* Data entries *

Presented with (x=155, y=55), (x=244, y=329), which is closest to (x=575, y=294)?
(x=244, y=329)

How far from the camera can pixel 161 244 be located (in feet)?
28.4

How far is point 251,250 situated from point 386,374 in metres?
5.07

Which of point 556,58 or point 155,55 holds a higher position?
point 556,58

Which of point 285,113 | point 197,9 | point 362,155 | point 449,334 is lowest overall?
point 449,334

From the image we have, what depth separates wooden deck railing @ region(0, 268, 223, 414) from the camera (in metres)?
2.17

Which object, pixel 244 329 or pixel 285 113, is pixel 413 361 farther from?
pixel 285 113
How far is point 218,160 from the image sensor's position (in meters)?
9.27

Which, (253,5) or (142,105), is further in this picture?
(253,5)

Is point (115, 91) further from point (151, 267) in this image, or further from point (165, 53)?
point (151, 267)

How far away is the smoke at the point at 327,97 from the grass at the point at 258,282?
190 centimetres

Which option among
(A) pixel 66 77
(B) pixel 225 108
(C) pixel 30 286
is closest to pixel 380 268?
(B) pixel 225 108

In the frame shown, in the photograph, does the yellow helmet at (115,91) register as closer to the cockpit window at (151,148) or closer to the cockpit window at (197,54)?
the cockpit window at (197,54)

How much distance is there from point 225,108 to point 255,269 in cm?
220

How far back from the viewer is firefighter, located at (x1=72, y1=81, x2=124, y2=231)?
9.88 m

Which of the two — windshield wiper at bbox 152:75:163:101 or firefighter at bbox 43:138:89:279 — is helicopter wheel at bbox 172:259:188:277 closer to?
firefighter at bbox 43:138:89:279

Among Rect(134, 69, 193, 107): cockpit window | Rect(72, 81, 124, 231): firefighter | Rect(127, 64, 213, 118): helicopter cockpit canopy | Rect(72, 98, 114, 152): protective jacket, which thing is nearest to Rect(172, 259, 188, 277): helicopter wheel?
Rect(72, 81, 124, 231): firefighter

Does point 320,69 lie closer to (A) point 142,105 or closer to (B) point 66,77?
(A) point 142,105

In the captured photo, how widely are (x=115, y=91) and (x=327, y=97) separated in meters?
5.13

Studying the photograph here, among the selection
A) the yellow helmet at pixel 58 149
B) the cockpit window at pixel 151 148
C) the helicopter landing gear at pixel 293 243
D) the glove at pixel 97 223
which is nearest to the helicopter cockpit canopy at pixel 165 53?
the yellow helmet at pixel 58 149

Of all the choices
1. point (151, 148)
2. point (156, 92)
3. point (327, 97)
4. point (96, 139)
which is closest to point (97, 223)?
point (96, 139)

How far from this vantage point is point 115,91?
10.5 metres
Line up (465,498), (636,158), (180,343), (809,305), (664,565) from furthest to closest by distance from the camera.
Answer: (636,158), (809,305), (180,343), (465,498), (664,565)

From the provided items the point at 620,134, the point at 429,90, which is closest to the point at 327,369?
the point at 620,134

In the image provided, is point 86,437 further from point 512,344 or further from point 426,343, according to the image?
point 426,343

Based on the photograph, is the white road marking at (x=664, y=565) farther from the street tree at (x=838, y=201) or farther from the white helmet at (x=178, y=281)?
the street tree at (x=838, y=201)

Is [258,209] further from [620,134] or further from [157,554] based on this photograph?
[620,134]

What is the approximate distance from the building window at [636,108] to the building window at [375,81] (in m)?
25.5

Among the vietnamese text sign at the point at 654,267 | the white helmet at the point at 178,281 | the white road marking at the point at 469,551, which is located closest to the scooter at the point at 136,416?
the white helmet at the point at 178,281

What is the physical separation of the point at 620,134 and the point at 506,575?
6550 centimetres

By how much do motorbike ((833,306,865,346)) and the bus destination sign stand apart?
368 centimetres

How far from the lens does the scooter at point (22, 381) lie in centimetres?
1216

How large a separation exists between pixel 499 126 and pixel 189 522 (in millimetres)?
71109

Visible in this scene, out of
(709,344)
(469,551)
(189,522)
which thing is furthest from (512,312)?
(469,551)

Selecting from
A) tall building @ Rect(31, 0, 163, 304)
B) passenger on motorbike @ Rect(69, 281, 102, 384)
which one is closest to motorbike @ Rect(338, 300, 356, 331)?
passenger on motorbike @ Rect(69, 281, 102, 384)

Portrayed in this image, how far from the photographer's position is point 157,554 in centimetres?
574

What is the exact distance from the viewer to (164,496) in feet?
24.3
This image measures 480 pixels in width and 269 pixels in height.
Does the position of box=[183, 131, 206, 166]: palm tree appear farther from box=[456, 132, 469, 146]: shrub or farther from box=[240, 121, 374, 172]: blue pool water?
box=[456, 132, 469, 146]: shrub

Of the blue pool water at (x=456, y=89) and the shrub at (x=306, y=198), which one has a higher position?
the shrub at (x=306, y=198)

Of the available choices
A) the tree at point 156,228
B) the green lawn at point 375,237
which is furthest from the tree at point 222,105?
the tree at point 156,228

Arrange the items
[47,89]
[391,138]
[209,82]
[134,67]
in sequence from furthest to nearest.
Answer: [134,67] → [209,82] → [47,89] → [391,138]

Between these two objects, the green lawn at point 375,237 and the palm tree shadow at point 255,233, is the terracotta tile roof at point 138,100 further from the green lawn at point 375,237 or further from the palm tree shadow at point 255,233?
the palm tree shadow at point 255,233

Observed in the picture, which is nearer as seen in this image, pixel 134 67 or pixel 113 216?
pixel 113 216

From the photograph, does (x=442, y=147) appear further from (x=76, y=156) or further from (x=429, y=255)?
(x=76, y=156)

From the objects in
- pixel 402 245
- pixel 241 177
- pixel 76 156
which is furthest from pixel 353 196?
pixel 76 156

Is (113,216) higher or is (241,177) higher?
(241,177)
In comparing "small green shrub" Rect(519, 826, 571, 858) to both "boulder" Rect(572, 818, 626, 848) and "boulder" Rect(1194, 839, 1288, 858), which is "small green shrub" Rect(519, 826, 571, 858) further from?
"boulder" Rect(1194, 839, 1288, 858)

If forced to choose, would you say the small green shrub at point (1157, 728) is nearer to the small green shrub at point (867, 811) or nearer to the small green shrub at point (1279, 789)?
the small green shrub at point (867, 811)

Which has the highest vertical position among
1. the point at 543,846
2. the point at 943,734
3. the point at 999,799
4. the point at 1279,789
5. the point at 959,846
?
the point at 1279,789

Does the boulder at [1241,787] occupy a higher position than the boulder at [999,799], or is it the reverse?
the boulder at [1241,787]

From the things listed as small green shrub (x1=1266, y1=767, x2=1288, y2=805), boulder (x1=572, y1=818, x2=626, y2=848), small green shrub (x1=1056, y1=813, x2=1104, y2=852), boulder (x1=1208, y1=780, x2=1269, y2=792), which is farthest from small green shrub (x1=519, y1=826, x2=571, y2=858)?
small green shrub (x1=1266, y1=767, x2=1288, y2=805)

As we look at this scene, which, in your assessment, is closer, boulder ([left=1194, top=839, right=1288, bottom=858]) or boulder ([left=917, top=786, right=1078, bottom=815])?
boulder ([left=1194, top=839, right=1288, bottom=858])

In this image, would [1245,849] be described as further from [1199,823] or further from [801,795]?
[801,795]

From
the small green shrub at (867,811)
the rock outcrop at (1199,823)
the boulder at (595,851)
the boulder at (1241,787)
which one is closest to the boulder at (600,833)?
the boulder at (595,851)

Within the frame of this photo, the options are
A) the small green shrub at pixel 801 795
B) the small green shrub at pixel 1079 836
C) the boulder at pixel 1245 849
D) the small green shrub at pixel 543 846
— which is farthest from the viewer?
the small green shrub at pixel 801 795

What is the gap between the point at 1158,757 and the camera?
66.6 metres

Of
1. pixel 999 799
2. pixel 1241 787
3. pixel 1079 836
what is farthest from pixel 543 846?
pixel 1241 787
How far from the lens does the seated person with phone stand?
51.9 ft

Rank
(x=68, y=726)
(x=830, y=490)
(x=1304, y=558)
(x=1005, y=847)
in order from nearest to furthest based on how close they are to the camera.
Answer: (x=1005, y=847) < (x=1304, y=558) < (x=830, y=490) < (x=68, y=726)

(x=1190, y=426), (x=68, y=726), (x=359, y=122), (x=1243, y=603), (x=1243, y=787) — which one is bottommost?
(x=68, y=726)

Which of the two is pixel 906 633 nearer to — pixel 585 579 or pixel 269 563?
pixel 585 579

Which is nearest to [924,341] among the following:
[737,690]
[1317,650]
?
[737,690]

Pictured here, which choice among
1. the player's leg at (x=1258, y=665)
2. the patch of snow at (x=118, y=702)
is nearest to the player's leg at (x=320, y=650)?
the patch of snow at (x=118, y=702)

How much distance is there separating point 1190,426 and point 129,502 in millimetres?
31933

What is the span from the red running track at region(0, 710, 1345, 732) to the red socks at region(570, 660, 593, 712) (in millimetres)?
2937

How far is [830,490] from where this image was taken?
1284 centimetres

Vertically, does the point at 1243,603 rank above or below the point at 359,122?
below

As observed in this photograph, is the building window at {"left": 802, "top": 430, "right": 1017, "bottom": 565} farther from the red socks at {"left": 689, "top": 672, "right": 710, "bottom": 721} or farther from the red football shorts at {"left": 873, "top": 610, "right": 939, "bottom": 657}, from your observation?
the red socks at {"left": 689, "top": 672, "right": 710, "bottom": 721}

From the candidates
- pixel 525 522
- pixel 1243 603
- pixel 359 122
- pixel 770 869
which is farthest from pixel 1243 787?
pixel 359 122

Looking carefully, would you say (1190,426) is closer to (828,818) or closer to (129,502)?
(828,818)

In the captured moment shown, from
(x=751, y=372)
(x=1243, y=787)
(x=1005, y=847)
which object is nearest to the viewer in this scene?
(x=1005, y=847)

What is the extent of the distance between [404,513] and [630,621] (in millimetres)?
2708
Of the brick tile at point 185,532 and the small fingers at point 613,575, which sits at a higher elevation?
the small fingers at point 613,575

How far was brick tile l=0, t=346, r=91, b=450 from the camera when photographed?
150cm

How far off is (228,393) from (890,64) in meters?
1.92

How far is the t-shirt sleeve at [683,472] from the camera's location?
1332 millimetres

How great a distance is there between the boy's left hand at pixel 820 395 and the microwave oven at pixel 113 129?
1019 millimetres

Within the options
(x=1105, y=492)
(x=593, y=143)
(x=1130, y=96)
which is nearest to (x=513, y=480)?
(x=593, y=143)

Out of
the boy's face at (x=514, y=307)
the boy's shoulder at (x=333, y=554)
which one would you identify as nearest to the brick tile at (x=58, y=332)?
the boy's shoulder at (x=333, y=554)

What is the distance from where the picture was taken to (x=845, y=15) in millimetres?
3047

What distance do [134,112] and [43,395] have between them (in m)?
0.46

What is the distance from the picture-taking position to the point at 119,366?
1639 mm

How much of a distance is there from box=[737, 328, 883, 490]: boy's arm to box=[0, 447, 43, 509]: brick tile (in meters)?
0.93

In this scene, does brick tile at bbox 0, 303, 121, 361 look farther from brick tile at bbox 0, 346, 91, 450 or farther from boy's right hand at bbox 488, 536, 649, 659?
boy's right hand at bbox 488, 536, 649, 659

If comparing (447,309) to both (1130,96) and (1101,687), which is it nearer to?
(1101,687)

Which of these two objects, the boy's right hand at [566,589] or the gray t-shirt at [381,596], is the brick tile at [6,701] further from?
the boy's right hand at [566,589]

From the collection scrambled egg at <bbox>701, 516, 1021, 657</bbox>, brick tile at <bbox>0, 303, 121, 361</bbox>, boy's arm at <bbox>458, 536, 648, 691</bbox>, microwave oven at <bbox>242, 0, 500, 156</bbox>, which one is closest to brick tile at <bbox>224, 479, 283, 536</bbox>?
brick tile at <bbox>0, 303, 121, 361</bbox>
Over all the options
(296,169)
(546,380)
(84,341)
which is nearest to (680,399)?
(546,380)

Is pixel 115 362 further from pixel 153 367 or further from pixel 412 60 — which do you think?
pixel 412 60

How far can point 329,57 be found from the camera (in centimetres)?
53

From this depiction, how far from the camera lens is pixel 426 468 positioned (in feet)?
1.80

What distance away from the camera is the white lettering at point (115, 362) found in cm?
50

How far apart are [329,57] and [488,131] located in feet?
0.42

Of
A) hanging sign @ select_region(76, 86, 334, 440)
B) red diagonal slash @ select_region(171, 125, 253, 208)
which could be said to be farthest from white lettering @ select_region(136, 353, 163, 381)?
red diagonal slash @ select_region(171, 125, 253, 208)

* Given task *
Return every line of the listing from the one containing "How far can" through the last line of the listing, inclusive, exactly as they appear.

* Response *
How far can point 329,57 be found from the camera (in centimetres)?
53

From this depiction, how far from the camera lens is pixel 426 468 positioned (in feet)?
1.80

What distance away from the camera is the white lettering at point (115, 362) found in cm?
50

How far apart are [329,57] and [488,131] located in feet?
0.42

Of
A) hanging sign @ select_region(76, 86, 334, 440)
B) red diagonal slash @ select_region(171, 125, 253, 208)
which could be said to be farthest from white lettering @ select_region(136, 353, 163, 381)?
red diagonal slash @ select_region(171, 125, 253, 208)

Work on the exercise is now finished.